Timido o imbarazzato negli ingressi in scena, espone il proprio demone quando affronta la tastiera, dispiegando un mix di sorprese appunto "sconcertante". Intensità espressiva, vigore alternato a isole di delicatezza, facoltà d'imprimere allo strumento il lirismo del canto, esplorazione di ogni sfumatura. La sua tecnica è formidabile, ma si sa che ciò non basta. A lanciarlo in alto è il genio "narrativo". Che esegua Chopin o Liszt, Schumann o Rachmaninov (autori finora prediletti), questo pianista che non sorride mai riesce a porgerci il "racconto" di un brano. Nato nel '91 a Niznji Novgorod, in Russia, e trasferitosi presto negli Stati Uniti (dopo gli studi a Mosca si è perfezionato a Cleveland), percorre una carriera stellare già da qualche anno. Sono favolose le sue incisioni, come il doppio cd uscito da poco per Deutsche Grammophon. È il suo dodicesimo album, lo ha registrato con la Mariinsky Orchestra diretta da Valery Gergiev e s'intitola Silver Age "in riferimento all'età d'argento della musica russa", spiega Daniil dalla sua casa di New York, dove vive con la moglie Judith Ramirez. Forse in occasione della recente paternità, s'è fatto crescere un barbone da uomo maturo che gli dà l'impronta di un cupo eroe dostoevskiano.

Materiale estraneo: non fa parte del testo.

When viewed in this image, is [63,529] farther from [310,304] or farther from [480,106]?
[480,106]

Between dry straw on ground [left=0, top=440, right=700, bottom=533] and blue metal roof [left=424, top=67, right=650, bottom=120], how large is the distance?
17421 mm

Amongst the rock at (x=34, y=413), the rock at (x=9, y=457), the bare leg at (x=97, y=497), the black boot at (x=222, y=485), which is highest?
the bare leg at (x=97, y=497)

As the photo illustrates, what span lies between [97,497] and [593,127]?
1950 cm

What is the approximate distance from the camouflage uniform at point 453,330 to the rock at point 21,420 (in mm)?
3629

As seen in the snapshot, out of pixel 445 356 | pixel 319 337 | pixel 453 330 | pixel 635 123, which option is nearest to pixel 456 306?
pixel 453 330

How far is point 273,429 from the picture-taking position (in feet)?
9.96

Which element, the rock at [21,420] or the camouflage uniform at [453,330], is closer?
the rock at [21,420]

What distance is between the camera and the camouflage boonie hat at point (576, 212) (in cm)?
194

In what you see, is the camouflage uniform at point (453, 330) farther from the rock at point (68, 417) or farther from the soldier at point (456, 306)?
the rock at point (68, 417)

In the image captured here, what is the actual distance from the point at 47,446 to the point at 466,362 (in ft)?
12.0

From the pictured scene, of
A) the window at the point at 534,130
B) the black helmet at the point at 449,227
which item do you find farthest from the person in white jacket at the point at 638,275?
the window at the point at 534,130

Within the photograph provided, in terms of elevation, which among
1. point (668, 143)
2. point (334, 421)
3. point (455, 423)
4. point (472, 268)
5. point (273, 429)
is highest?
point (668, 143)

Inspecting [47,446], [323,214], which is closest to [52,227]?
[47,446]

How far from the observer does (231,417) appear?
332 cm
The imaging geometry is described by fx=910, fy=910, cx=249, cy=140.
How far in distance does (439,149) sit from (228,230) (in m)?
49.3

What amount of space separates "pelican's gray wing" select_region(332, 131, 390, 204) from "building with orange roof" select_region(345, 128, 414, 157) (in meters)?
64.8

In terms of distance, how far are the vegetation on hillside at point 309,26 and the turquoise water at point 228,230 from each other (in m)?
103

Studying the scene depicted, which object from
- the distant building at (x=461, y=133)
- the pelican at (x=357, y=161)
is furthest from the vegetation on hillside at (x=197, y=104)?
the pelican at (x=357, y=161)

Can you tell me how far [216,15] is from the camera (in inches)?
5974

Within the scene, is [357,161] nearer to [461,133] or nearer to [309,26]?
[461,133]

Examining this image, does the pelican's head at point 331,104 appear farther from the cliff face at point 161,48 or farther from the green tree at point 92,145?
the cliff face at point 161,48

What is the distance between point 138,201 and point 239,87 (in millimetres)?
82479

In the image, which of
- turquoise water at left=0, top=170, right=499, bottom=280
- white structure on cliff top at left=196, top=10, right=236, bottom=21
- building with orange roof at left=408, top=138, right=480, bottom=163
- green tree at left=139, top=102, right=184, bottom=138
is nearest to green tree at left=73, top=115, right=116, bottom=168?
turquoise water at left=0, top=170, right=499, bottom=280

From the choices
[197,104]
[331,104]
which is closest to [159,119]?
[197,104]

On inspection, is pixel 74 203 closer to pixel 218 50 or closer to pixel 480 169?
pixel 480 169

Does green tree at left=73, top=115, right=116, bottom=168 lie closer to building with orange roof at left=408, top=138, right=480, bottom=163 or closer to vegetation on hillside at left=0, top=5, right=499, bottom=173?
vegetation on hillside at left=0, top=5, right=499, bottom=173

Trifonov, può spiegare il significato di "Silver Age"?
"Di solito si parla di età d'argento in rapporto alla poesia russa tra la fine del diciannovesimo secolo e i primi due o tre decenni del ventesimo. Comprende nomi forti quali Alexander Blok, Boris Pasternak, Anna Achmatova… Ma in generale l'epoca, più che a una singola estetica, corrisponde alla multilinguistica dimensione creativa esplosa negli anni antecedenti alla rivoluzione bolscevica, che schiacciò l'argento della fantasia sotto il peso dei dogmi leninisti. Prima d'allora gli artisti russi spiccavano per tremenda originalità, e a Parigi l'impresa dei Ballets Russes di Diaghilev li aveva rivelati alle avanguardie europee. Il convergere di numerose correnti estetiche e filosofiche suscitò in Europa un cocktail di "ismi": espressionismo, impressionismo, fauvismo, futurismo, cubismo, acmeismo, simbolismo, anarchismo mistico… Si scatenò un frullatore di idee a cui i russi erano profondamente connessi. A quest'onda appartengono pure i tre musicisti scelti per il mio album: Scriabin, Stravinsky e Prokofiev".

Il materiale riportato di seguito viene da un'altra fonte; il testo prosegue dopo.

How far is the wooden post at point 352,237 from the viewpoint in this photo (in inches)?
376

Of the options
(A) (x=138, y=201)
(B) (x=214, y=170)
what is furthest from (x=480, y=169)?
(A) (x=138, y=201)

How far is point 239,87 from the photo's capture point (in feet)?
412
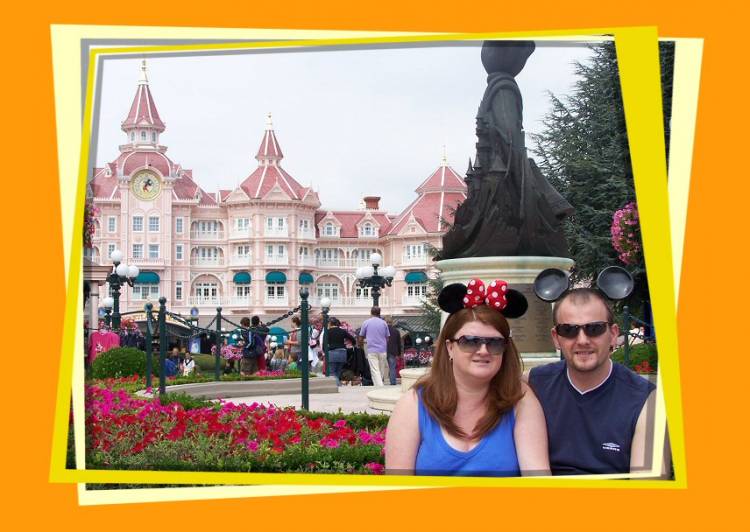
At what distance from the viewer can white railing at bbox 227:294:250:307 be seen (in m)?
38.8

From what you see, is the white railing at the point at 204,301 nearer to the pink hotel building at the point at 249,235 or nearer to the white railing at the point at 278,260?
the pink hotel building at the point at 249,235

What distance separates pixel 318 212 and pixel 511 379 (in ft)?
65.2

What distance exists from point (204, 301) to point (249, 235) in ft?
14.8

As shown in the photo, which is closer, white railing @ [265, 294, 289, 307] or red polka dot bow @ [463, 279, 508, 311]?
red polka dot bow @ [463, 279, 508, 311]

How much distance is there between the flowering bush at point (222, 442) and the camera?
17.9ft

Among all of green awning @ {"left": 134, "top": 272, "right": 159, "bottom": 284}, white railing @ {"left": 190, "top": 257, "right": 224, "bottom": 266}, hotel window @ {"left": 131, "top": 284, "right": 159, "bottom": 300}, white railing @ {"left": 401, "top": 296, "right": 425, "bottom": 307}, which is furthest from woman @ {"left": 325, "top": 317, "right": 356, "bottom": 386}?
white railing @ {"left": 190, "top": 257, "right": 224, "bottom": 266}

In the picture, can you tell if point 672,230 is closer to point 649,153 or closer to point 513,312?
point 649,153

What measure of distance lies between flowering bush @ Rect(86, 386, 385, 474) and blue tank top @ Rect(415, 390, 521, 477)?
1.74 metres

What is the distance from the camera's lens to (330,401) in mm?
10031

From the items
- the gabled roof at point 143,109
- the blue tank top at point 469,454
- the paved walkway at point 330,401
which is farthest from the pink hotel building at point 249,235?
the blue tank top at point 469,454

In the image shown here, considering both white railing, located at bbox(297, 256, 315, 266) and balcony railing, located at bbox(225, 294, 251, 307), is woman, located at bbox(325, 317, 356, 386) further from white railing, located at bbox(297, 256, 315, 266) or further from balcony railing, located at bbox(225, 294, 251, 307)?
balcony railing, located at bbox(225, 294, 251, 307)

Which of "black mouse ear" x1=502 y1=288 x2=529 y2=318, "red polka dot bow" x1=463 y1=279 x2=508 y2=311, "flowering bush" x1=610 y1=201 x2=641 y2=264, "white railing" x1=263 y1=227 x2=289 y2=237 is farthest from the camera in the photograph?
"white railing" x1=263 y1=227 x2=289 y2=237

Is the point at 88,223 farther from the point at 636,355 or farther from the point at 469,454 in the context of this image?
the point at 636,355

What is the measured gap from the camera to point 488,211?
8.80 m
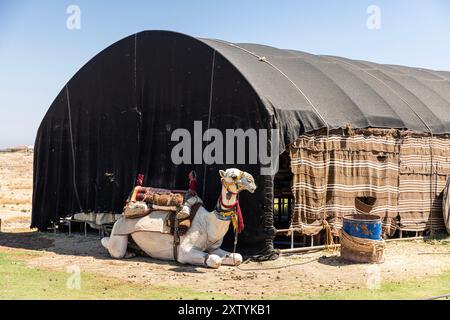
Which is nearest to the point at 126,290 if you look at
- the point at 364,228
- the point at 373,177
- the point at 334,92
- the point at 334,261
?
the point at 334,261

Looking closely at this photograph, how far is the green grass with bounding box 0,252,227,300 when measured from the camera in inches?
346

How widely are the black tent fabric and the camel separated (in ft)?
3.24

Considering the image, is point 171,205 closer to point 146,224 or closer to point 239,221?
point 146,224

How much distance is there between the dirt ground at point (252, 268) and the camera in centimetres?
969

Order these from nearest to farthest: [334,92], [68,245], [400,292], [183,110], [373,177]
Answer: [400,292], [183,110], [373,177], [68,245], [334,92]

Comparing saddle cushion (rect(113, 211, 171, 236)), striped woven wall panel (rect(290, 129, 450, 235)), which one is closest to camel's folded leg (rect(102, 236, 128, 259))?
saddle cushion (rect(113, 211, 171, 236))

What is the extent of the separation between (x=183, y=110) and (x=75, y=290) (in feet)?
18.2

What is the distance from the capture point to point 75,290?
9.25m

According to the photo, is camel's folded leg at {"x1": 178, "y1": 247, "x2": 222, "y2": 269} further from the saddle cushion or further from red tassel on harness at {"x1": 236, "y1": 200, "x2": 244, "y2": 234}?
red tassel on harness at {"x1": 236, "y1": 200, "x2": 244, "y2": 234}

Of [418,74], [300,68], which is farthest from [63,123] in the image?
[418,74]

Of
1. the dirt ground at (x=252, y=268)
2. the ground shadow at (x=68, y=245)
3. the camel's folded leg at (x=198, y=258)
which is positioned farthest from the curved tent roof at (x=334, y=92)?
the ground shadow at (x=68, y=245)

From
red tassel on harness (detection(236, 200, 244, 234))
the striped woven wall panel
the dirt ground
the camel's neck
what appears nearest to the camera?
the dirt ground

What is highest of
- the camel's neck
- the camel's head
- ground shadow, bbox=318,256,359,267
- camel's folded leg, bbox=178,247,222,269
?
the camel's head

Molto differenti tra loro.
"È l'eterogeneità del ciclo "argenteo" a determinare il suo magnetismo. Scriabin era un mistico, che cominciò subendo l'influsso di Chopin e in seguito divenne post-wagneriano, ma identificando un linguaggio autonomo. Il suo Concerto per pianoforte e orchestra op. 20, incluso nel disco, è estraneo al romanticismo chopiniano e viaggia in zone armonicamente avventurose. Insieme a Rachmaninov, Scriabin è la punta di diamante del gruppo di compositori russi fioriti nel passaggio dall'Ottocento al Novecento. Tuttavia Rachmaninov fissava ancora l'orizzonte del futuro con desiderio, mentre il simbolista Scriabin seppe scavalcarlo: il suo estro ne superò il confine. La sua musica ha lo stesso respiro della lingua russa nell'ambito della poesia. Interessato alla filosofia, e soprattutto a Nietzsche e ai pensatori teosofici, era ossessionato dalla simbiosi fra luce, colore, movimento e suono, e scrisse opere che testimoniano una ricerca di trascendenza spirituale".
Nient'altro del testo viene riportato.